How to control only the “second oscillations” of a curve

algebra-precalculuscurvesfunctionsgraphing-functions

I have the following "elastic out" curve:

$$f_b(t)=1+2^{-10t}\cdot \sin\left(\frac{(t-\frac{b}{4}) \cdot 2π}{b}\right)$$

I only need to use it in the interval $\left(0, 1\right)$ (values for $0$ and $1$ do not matter). It already describes the oscillation after "getting to" $y=1$ quite well, however, I am facing issues trying to design the dampening according to my needs and transforming this curve in general.

Problem

Above you can see what $b$ controls – I would say the dampening of the oscillation but also not really. What I want to have control over ideally is only the dampening about $1$ after the function comes back to $y=1$ for the first time, so I want to keep the initial bump past $y=1$ from say $b=0.4$, but I want more overshoot past $y=1$ afterwards.
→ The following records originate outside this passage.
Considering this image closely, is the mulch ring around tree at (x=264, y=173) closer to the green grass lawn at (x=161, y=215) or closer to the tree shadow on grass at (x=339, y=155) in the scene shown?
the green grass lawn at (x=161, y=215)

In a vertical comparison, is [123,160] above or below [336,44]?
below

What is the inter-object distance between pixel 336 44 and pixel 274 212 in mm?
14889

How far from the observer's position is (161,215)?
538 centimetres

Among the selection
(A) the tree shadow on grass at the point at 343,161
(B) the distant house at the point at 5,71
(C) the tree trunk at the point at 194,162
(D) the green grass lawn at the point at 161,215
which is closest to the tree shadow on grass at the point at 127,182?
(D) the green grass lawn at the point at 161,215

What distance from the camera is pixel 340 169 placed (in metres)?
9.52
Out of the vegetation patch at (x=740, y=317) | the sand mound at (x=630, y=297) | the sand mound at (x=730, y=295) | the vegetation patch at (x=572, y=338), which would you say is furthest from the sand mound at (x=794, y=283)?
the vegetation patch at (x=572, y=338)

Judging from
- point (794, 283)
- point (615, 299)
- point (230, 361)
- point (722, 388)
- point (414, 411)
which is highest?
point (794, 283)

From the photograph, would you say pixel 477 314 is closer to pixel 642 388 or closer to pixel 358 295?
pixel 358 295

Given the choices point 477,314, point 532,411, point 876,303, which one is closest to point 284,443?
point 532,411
This is a terrible sketch, but I hope that you see what I mean. The red graph would be what I have now with $b=0.4$ and the blue graph is what I am trying to achieve.
I tried a bunch of edits to the equation, but nothing I did got me close to what I want. The graph should keep oscillating about $y=1$ after some time.

Observations

Changing the factor before the $sin$ will obviously allow me to stretch and compress the whole graph, but that is not what I want.

Application

The point of this curve is to describe motion from one place to another. An object is supposed to move from say $A$ to $B$. $A$ is at $y=0$ and $B$ is at $y=1$. $y=1.1$ would mean that the object moved past the destination (past $B$), which is why this is "elastic". My goal is to keep the intial elasticity of the bounce, i.e. the overshoot past $B$, but I also want to have more bounciness when the object oscillates about point $B$ after going beyond it initially.

Best Answer

If I am understanding you correctly, you want an envelope function $g$ such that $g(0) = 0$, $g(x)\approx x$ for $x > 1$, but you want $g(x) < x$ in that range $(0, 1)$ so that $g(f_b(x))$ has lower troughs than you presently have.

If we were to use some sort of bell-shaped curve, say, a Gaussian $h(x) = e^{-x^2}$ then we could form such a function as $g(x) = x(1 - \alpha h(x/\beta)$ for two parameters $\alpha$ and $\beta$ that tell us about the strength and the spreadiness of the envelope. Some more shaping can be done by using $(h(x/\beta)/h(0))^n$ or so instead of just $h(x/\beta)$ in there. So for example with $g(x) = x(1 - 0.8 e^{-6 x^6})$ I can get a graph like

enter image description here

(blue is original, black is after the envelope transformation).

The only weird thing about this sort of approach is the way it messes with the slope near $x=0$.